The search for life on Mars took a surprising downward turn yesterday. If life existed, it likely existed underground, reported Professor of Geological Sciences John Mustard in a study published in the journal Nature.
For the past five years, Mustard and lead author Bethany Ehlmann ScM'08 PhD'10 have been working with a group of scientists to determine how and where Martian clay was formed.
Their findings could help explain what the Red Planet looked like billions of years ago and where life would have had the best chance of thriving.
The presence of clay on Mars is significant in itself. Clay forms in wet environments, so its presence "is clear evidence that water stayed around long enough to do work," Mustard said. Clay formation also requires at least a moderate to high temperature — hinting at conditions suitable for life.
Yet an important question remained: Was this clay formed by water on Mars' surface or was it formed underground?
Many scientists thought the clay was formed in lakes on the surface of the planet. Evidence of lake basins and river deltas suggest that liquid surface water was once present.

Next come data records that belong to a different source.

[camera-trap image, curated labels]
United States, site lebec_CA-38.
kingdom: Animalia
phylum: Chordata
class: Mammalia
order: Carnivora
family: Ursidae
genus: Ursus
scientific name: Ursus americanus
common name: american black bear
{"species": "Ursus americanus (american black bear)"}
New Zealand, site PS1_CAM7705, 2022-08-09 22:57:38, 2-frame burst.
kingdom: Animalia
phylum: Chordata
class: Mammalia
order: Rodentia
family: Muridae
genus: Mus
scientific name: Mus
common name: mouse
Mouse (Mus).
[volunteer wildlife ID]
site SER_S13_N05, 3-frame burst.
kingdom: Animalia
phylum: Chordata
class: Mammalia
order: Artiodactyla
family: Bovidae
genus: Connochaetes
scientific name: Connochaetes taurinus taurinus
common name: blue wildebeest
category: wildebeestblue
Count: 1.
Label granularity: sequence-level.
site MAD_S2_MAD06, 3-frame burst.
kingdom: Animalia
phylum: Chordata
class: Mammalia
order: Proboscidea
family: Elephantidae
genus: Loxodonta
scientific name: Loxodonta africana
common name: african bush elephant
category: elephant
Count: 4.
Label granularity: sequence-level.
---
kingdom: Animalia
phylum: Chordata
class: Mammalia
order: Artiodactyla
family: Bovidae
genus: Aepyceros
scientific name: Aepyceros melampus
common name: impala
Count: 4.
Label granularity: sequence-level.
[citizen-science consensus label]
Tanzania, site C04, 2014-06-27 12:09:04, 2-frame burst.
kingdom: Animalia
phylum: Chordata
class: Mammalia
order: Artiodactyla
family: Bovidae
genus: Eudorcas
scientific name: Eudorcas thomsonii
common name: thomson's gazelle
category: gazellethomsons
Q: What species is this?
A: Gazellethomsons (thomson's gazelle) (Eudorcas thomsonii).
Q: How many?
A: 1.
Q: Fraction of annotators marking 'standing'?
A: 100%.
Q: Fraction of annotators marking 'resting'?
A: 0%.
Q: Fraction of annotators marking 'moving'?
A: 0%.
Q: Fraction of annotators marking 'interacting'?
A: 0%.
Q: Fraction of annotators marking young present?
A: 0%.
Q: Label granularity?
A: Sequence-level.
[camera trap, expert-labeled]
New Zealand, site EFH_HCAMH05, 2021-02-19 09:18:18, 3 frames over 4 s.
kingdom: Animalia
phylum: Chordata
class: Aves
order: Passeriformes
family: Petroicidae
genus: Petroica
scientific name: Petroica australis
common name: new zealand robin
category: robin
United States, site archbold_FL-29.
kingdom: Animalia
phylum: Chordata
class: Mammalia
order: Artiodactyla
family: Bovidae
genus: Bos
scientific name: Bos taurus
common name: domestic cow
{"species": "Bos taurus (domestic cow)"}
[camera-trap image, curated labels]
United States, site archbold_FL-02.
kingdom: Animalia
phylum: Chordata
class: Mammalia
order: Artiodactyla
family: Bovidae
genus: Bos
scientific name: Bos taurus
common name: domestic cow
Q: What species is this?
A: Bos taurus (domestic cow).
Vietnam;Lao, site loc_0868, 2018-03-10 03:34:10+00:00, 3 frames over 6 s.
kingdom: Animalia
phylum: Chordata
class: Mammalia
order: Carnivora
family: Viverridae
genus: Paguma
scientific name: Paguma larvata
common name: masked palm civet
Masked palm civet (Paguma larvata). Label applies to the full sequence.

But Mustard disagreed. "This wasn't where the action was," he said. Instead, much of the clay was formed in the planet's subsurface.
Light reflected from the planet allows researchers to infer the mineral composition of various clay deposits. From the composition of clay, scientists can learn a lot about where it was formed. Clay formed underground, exposed to higher temperatures and less hydrous conditions than at the surface, will contain different minerals than clay formed on the surface.
Satellites detected mineral compositions that pointed to underground formation processes. Much of the clay is located at the older and deeper portions of the Martian surface, further supporting Mustard's conclusion.
But the discovery goes far beyond the mineralogy of clays. Where there is water, there is life — or, at least, there could be.
The findings further indicate that there may be a greater chance life existed on the planet. Due to its protection from radiation and stability, the subsurface, Mustard explained, "is the more hospitable environment for life."
Before scientists will be able to venture into Mars' subsurface and search for life, the upcoming surface landing of the Mars rover — which will actually be able to sample the chemical makeup of the clay — will test Mustard and his team's hypothesis.
Mustard explained that if a clay deposit has a more uniform composition, the deposit likely came from the same source and can be collectively used to infer where it was formed.
If the compositions are divergent, the clay could have come from many different sources, preventing scientists from determining where clay formation, and thus water and life-bearing conditions, primarily occurred in ancient Mars.